Short task: Rewrite the lines below with "nearest" swapped for "closest" wherever it occurs, changing nothing else and omitting the pictures.
##### Supplied entries #####
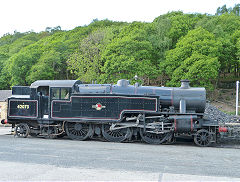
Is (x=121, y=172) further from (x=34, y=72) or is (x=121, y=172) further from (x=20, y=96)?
(x=34, y=72)

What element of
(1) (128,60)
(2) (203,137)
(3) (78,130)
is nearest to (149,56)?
(1) (128,60)

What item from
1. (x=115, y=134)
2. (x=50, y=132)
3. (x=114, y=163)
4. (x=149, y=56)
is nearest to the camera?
(x=114, y=163)

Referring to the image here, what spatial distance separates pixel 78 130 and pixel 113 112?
215 centimetres

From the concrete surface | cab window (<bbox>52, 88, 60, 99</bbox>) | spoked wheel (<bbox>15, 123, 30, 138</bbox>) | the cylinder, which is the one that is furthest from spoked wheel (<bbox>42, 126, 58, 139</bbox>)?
the cylinder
#####
Task output:
Is (x=121, y=172) further from (x=34, y=72) or is (x=121, y=172) further from (x=20, y=96)?
(x=34, y=72)

What element of
(1) (128,60)
(2) (203,137)
(3) (78,130)
is closest to (149,56)?
(1) (128,60)

What item from
1. (x=115, y=134)
2. (x=50, y=132)
3. (x=114, y=163)
4. (x=149, y=56)
is closest to the camera?
(x=114, y=163)

Referring to the image here, what spatial distance separates pixel 78 130 and pixel 113 112?
215 centimetres

From the concrete surface | cab window (<bbox>52, 88, 60, 99</bbox>) | spoked wheel (<bbox>15, 123, 30, 138</bbox>) | the cylinder, which is the one that is furthest from spoked wheel (<bbox>42, 126, 58, 139</bbox>)?
the cylinder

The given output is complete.